K. não foi reconhecido de fato pelo Castelo, porque primeiro ele teria que reconhecer a si próprio, coisa que ele não foi capaz por não enxergar em seus ajudantes Jeremias e Artur, pedaços de sua própria unidade.
Os demônios subalternos do castelo (anjos caídos) aplicam todos os meios para que o homem não compreenda a sua realidade e natureza e assim impedem o encontro do homem com a Unidade. A única personagem que não entra no jogo demoníaco é Amália, a verdadeira heroína da estória.
K. faz o jogo demoníaco do mundo material: exige ser reconhecido sem se reconhecer primeiro, pensando que pode derrotar o sistema divino utilizando subterfúgios humanos. Acontece que ele só fala com o sistema de baixo, o sistema demoníaco que não passa de um jogo da mentira do castelo com a mentira da aldeia.

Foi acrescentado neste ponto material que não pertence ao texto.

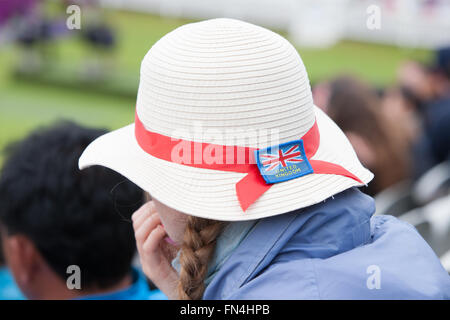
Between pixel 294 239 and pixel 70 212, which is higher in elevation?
pixel 294 239

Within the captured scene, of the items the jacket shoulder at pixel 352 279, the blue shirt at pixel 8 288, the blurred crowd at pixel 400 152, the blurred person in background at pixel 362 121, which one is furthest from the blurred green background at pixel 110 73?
the jacket shoulder at pixel 352 279

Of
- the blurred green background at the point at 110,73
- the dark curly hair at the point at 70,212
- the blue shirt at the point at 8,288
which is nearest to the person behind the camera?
the dark curly hair at the point at 70,212

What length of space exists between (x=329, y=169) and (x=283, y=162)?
12cm

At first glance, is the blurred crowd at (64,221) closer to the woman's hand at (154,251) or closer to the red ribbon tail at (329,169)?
the woman's hand at (154,251)

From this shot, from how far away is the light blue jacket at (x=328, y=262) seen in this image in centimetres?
130

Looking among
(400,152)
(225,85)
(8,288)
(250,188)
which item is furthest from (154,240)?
(400,152)

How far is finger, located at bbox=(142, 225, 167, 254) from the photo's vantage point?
157cm

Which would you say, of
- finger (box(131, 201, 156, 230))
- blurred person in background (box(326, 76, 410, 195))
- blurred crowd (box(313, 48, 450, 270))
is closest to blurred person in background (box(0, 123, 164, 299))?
finger (box(131, 201, 156, 230))

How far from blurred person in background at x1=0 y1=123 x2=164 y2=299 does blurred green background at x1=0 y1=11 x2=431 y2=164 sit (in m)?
6.16

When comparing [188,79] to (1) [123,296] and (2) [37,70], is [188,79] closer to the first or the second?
(1) [123,296]

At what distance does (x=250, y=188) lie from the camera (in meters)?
1.39

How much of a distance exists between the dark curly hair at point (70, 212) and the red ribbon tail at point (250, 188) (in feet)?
1.84

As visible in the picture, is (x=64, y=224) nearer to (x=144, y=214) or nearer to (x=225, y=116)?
(x=144, y=214)

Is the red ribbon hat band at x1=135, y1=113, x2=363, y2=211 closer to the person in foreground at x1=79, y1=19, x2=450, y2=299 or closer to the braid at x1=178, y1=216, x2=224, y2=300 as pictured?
the person in foreground at x1=79, y1=19, x2=450, y2=299
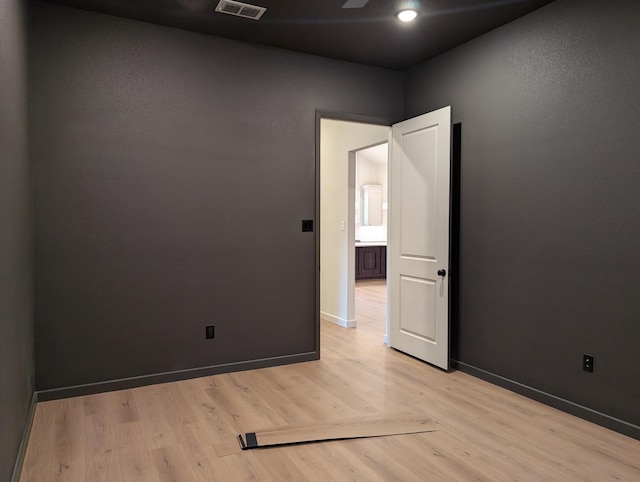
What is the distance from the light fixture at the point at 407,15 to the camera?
10.4 feet

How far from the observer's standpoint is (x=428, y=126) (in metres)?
3.90

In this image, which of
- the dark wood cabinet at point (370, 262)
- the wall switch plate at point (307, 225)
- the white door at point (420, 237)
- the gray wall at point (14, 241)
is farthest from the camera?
the dark wood cabinet at point (370, 262)

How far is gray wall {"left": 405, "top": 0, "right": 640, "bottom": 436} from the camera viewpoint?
8.86ft

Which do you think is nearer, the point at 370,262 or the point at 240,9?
the point at 240,9

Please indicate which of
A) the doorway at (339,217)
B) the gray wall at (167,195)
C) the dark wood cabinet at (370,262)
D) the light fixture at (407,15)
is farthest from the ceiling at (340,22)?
the dark wood cabinet at (370,262)

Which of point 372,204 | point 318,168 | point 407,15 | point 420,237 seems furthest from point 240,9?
point 372,204

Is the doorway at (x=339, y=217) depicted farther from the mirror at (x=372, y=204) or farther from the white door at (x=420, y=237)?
the mirror at (x=372, y=204)

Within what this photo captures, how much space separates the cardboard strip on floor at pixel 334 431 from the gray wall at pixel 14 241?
113 cm

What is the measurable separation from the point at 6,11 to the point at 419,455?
9.54 ft

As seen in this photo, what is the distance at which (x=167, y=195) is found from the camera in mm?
3488

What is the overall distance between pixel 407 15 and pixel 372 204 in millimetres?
7218

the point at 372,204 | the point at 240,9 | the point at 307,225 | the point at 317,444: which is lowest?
the point at 317,444

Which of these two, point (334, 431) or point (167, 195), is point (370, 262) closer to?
point (167, 195)

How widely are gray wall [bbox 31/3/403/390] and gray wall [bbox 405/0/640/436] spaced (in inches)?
51.2
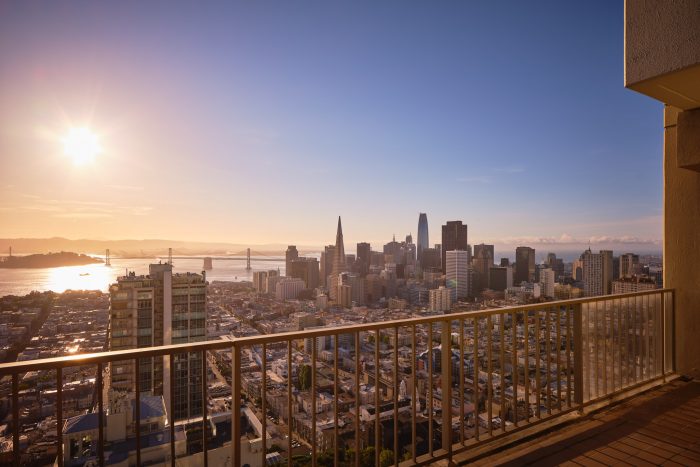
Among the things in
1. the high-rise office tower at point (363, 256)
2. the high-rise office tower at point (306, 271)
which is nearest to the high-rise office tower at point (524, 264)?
the high-rise office tower at point (363, 256)

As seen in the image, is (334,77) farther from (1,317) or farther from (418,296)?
(418,296)

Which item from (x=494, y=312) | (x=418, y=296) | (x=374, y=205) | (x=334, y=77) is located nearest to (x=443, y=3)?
(x=334, y=77)

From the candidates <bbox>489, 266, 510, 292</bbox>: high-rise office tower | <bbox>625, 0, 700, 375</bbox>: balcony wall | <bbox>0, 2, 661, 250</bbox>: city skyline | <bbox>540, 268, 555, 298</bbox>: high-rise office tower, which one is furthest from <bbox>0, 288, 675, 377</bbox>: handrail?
<bbox>489, 266, 510, 292</bbox>: high-rise office tower

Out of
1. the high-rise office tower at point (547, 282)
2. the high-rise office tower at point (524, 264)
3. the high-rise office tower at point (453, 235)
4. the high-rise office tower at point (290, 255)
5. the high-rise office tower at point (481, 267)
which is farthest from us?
the high-rise office tower at point (453, 235)

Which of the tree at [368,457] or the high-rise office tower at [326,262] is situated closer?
the tree at [368,457]

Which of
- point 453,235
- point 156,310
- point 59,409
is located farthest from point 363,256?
point 59,409

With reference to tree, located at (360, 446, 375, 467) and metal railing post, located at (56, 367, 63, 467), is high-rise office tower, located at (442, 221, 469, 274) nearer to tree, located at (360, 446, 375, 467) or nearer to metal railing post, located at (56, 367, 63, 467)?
tree, located at (360, 446, 375, 467)

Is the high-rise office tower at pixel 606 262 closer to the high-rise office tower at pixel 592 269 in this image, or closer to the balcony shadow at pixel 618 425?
the high-rise office tower at pixel 592 269
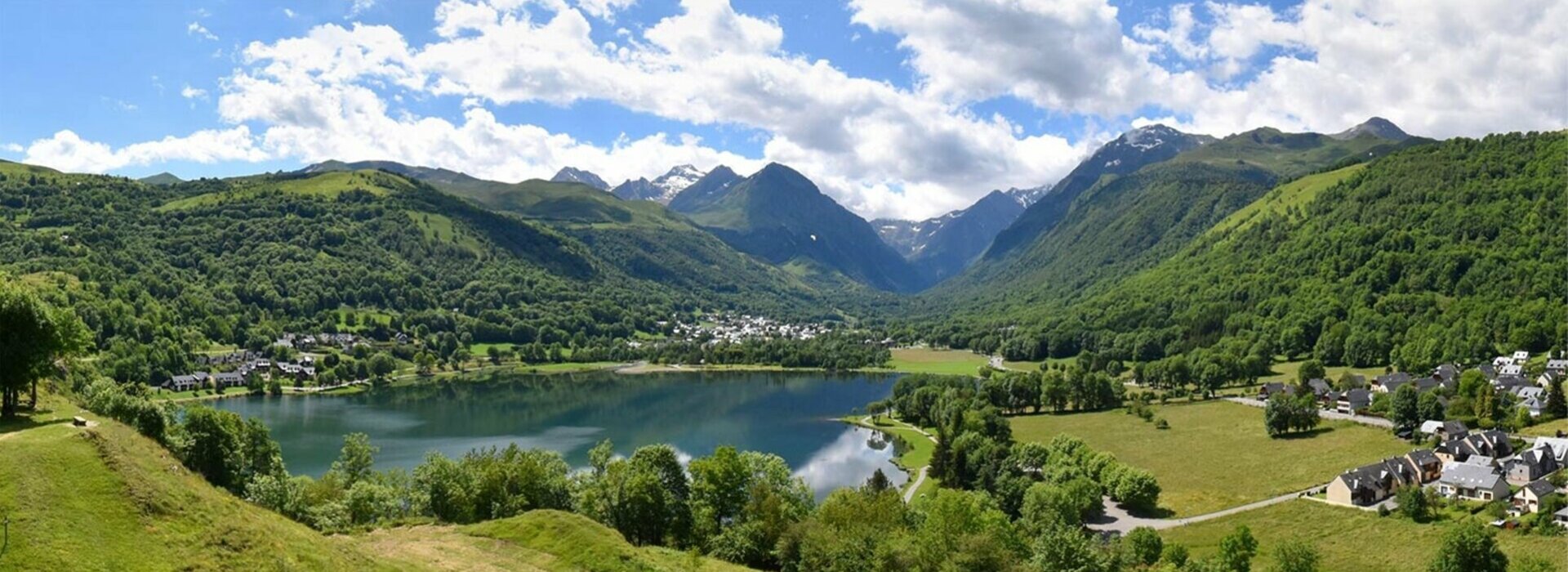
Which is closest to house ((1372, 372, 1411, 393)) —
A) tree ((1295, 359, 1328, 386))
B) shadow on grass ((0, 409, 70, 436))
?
tree ((1295, 359, 1328, 386))

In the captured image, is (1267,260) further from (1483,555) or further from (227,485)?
(227,485)

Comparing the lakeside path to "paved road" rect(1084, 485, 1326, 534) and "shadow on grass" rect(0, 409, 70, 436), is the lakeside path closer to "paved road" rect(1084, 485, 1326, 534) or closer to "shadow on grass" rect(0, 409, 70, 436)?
"paved road" rect(1084, 485, 1326, 534)

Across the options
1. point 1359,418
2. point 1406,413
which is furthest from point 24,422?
point 1359,418

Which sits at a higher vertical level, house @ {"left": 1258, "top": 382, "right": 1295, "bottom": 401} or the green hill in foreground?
the green hill in foreground

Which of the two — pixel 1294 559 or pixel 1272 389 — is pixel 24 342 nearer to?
pixel 1294 559

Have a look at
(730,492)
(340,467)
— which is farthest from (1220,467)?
(340,467)

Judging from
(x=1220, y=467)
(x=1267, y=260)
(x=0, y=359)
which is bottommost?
(x=1220, y=467)
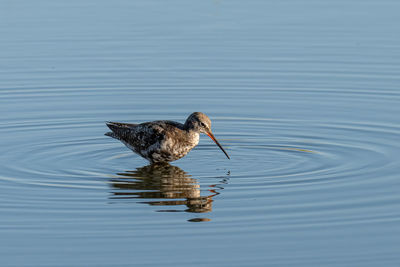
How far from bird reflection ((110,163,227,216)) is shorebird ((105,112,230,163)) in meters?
0.28

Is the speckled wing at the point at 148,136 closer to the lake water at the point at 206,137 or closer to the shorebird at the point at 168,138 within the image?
the shorebird at the point at 168,138

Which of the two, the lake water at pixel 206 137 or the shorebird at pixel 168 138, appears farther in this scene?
the shorebird at pixel 168 138

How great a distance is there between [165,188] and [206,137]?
11.6ft

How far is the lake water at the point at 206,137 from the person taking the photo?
10.8 m

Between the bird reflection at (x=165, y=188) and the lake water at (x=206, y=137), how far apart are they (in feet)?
0.14

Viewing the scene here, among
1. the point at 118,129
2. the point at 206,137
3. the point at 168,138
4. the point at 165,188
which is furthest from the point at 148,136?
the point at 206,137

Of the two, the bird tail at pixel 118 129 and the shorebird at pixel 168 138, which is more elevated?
the bird tail at pixel 118 129

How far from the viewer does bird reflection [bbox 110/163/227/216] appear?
12.7 meters

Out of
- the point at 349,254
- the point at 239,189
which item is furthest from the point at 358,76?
the point at 349,254

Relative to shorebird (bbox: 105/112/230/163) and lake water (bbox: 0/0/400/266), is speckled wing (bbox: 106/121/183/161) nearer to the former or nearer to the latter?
A: shorebird (bbox: 105/112/230/163)

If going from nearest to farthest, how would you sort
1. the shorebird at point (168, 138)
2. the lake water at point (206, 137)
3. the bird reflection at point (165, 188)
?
1. the lake water at point (206, 137)
2. the bird reflection at point (165, 188)
3. the shorebird at point (168, 138)

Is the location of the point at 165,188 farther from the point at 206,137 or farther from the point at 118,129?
the point at 206,137

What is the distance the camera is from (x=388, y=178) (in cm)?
1356

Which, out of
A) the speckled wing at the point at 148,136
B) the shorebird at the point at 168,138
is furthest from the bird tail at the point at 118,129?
the shorebird at the point at 168,138
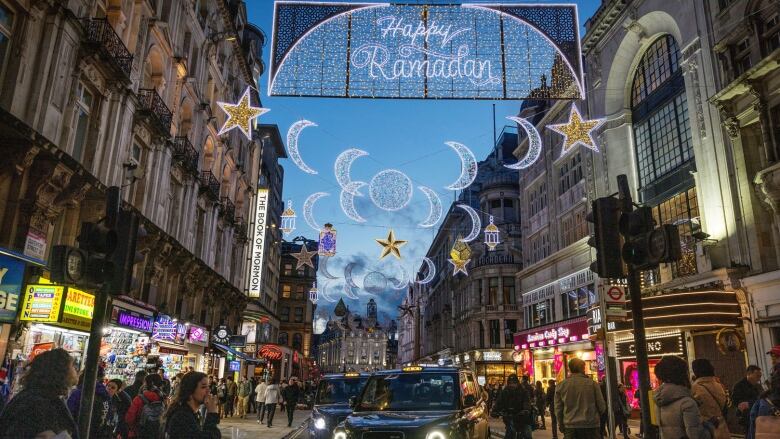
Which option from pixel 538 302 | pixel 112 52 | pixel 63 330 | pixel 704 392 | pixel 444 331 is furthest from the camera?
pixel 444 331

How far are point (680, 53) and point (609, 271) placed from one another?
20324 mm

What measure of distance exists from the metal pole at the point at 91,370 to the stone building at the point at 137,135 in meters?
7.13

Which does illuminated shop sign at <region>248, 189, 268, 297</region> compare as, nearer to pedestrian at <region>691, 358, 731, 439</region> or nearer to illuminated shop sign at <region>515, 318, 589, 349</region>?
illuminated shop sign at <region>515, 318, 589, 349</region>

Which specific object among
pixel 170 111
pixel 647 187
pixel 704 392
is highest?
pixel 170 111

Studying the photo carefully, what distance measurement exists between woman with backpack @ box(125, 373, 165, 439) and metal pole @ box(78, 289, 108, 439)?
951mm

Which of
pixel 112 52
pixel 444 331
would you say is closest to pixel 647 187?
pixel 112 52

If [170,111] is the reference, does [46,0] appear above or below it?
below

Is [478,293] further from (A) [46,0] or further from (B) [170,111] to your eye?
(A) [46,0]

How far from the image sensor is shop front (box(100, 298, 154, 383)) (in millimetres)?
17203

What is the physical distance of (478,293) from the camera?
52.5 metres

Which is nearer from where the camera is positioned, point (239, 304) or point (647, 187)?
point (647, 187)

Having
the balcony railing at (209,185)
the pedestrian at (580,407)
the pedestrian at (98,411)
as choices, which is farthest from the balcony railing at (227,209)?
the pedestrian at (580,407)

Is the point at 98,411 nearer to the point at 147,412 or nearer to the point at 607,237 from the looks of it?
the point at 147,412

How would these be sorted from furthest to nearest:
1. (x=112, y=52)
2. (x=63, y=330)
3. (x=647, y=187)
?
(x=647, y=187)
(x=112, y=52)
(x=63, y=330)
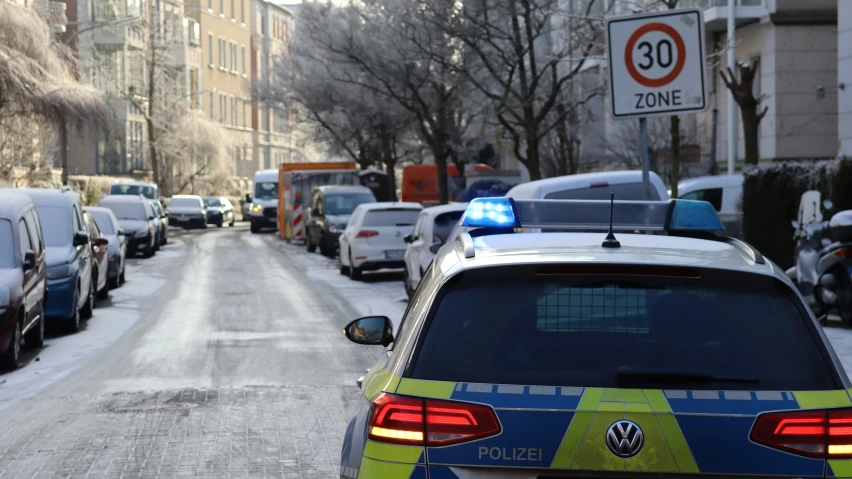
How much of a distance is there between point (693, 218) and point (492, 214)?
2.54 ft

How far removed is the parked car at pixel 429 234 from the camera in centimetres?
1866

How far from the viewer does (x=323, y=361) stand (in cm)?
1235

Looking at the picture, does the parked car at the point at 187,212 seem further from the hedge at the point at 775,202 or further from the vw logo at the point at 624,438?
the vw logo at the point at 624,438

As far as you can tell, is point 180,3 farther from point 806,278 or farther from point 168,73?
point 806,278

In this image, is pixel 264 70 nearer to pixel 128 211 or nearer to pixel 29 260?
pixel 128 211

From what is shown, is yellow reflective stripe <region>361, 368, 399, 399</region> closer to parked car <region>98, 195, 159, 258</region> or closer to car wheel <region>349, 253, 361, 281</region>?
car wheel <region>349, 253, 361, 281</region>

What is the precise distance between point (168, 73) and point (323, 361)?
6228cm

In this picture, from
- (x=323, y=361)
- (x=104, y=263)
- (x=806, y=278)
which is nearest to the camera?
(x=323, y=361)

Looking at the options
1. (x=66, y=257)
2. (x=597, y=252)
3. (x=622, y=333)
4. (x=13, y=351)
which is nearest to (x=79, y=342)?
(x=66, y=257)

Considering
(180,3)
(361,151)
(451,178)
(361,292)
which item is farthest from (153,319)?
(180,3)

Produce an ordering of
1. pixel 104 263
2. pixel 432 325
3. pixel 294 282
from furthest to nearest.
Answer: pixel 294 282
pixel 104 263
pixel 432 325

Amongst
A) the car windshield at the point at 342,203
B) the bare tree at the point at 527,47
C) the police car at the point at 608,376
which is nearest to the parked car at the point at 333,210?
the car windshield at the point at 342,203

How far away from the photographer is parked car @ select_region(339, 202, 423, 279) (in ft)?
82.2

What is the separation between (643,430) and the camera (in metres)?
3.62
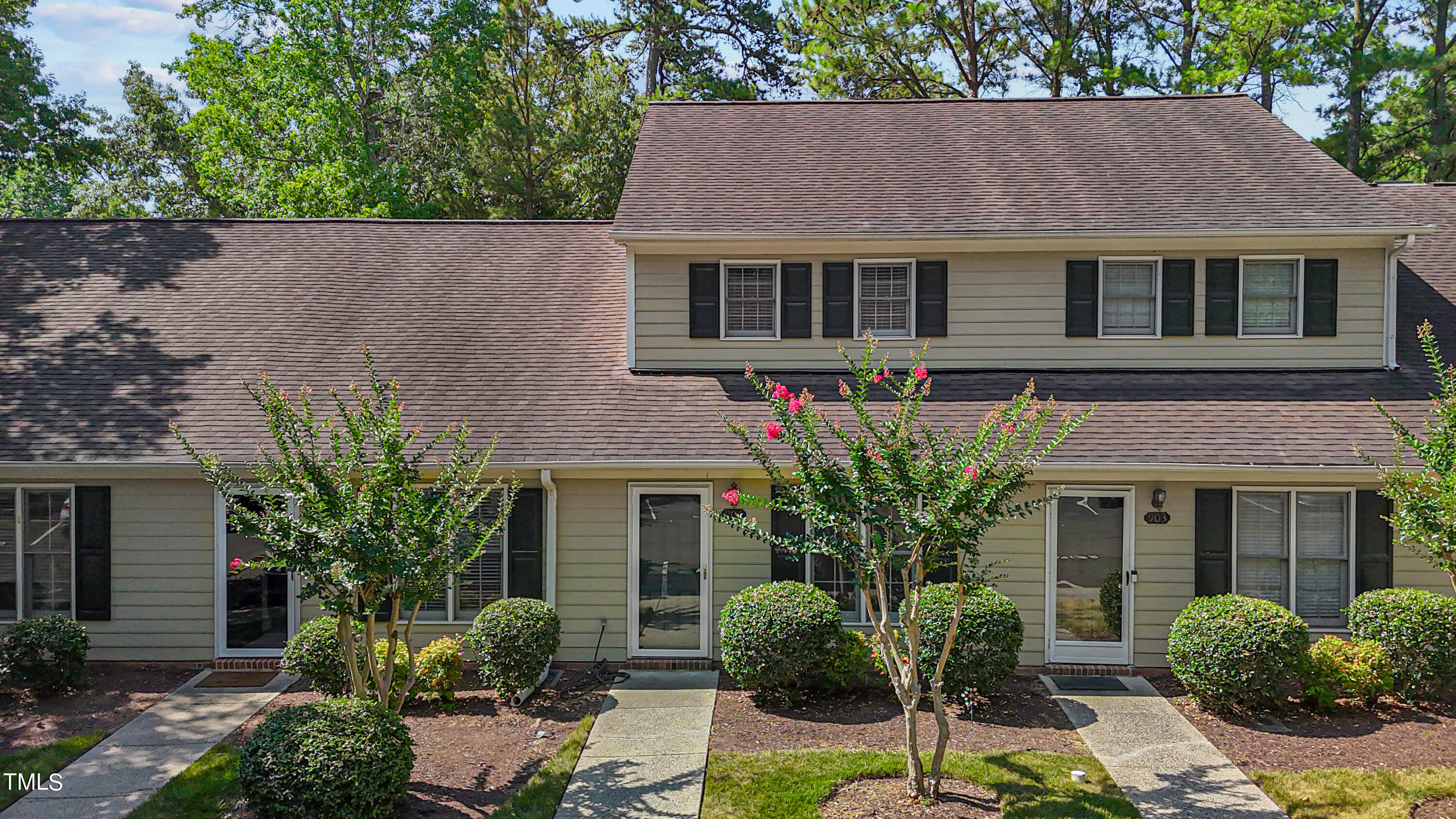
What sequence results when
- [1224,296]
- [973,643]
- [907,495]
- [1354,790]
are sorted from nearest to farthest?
1. [907,495]
2. [1354,790]
3. [973,643]
4. [1224,296]

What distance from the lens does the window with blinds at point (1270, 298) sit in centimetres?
1161

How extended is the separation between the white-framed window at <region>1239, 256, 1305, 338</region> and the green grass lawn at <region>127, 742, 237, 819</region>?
11.8m

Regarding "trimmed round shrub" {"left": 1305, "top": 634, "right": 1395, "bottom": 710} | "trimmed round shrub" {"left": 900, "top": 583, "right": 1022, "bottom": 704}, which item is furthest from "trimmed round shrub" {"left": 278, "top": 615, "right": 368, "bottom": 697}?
"trimmed round shrub" {"left": 1305, "top": 634, "right": 1395, "bottom": 710}

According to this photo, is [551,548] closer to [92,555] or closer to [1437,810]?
[92,555]

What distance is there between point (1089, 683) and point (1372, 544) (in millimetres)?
3455

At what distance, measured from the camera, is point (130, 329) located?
1264 cm

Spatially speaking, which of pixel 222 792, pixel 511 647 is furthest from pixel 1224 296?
pixel 222 792

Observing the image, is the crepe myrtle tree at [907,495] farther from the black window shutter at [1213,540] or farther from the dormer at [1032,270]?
the dormer at [1032,270]

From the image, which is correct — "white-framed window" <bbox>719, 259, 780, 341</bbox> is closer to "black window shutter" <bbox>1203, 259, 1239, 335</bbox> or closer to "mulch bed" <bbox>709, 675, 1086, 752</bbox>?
"mulch bed" <bbox>709, 675, 1086, 752</bbox>

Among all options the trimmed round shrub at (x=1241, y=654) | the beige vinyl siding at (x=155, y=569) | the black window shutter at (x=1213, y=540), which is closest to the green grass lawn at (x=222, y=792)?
the beige vinyl siding at (x=155, y=569)

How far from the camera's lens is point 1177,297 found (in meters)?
11.6

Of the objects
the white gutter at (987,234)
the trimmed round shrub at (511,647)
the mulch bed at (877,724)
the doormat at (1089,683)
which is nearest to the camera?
the mulch bed at (877,724)

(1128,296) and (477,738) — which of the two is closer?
(477,738)

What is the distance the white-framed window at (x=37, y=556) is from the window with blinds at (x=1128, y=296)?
41.3ft
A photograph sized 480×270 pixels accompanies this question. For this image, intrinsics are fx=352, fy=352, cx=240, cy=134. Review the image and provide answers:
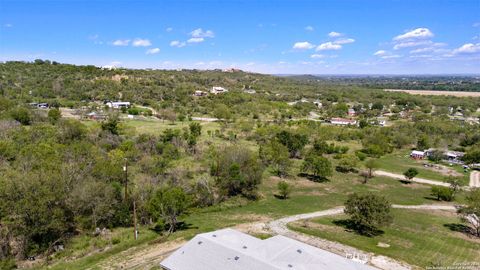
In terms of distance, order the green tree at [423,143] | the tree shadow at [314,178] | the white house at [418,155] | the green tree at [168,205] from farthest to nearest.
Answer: the green tree at [423,143] < the white house at [418,155] < the tree shadow at [314,178] < the green tree at [168,205]

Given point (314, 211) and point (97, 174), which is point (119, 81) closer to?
point (97, 174)

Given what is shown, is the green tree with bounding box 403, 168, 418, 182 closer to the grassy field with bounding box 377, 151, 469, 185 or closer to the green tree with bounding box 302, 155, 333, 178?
the grassy field with bounding box 377, 151, 469, 185

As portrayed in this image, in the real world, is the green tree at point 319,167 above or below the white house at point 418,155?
above

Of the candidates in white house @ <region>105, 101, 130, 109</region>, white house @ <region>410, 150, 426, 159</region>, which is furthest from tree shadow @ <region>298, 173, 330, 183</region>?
white house @ <region>105, 101, 130, 109</region>

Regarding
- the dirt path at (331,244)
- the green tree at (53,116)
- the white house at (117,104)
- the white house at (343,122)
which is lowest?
the dirt path at (331,244)

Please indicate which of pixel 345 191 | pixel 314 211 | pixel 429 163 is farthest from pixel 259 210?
pixel 429 163

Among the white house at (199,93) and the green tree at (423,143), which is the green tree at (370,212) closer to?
the green tree at (423,143)

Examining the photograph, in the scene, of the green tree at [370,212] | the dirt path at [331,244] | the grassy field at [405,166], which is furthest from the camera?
the grassy field at [405,166]

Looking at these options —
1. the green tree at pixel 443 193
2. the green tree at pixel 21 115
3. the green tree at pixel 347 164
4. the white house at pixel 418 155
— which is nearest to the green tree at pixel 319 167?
the green tree at pixel 347 164
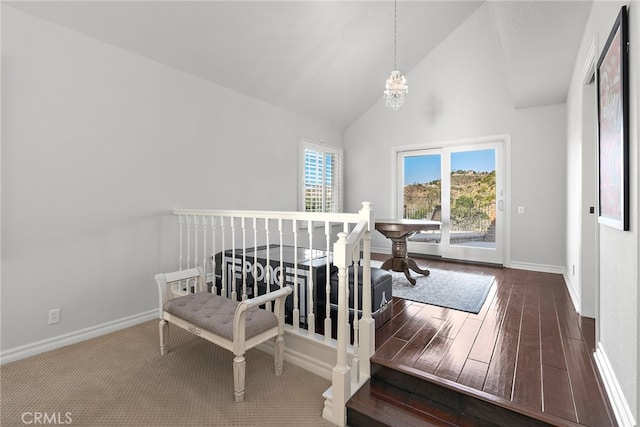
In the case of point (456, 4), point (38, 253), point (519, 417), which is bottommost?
point (519, 417)

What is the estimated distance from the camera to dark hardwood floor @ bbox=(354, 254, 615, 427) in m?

Sobre o autor: FRANZ KAFKA Nasceu em Praga, na Boêmia (hoje República Tcheca), em 1883. Fez seus estudos na cidade natal, formando-se em direito em 1906. Tuberculoso, alternou temporadas em sanatórios com o trabalho burocrático. Jamais deixou de escrever, embora tenha publicado pouco e, já no fim da vida, pedido inutilmente ao amigo Max Brod que queimasse seus escritos. A maior parte de sua obra, toda escrita em alemão, foi publicada após sua morte, que ocorreu em 1924, num sanatório perto de Viena. Kafka morreu de fome e sede, devido a tuberculose alojada na garganta que o impedia de comer e beber considerando que a medicina da época não dispunha de recursos de hoje. Quase desconhecido em vida, é considerado hoje um dos maiores escritores deste século.

Um comentário:

Vinícius Cortez disse...

Muito bom o seu texto, Anatoli. Adoro as obras dúbias, porque elas refletem o mundo como ele é: repleto de uma incerteza desesperadora.

Agora, sobre a sua interpretação, duas passagens no Livro me fazem pensar que o Castelo difere de uma figura divina: primeiro, ainda no começo da narrativa, K observa que o castelo aceitava o desafio "com um sorriso"; já quase no final, em diálogo com a senhoria, retruca-lhe que ela estava também mentindo -- em outras palavras, admite não ser realmente agrimensor. Ele estava mentindo, Artur e Jeremias são parte da mentira.

Portanto, parece que o castelo, aparentemente sereno em sua impenetrabilidade, é também parte da tragédia do absurdo, nem mesmo ele pode dar sentido à vida de K. Não se identifica com o Deus, mas tortura o homem. Os próprios funcionários dão mostra de uma desorganização interna ao admitirem a entrada de K na vila, e mais ainda a levarem a sério o seu caso, e ainda outra vez por temerem admitir um erro burocrático e não poderem saná-lo.


Longuíssimo post, desculpe! Pode me responder em meu blog, estarei mais do que feliz em discutir essa obra-prima!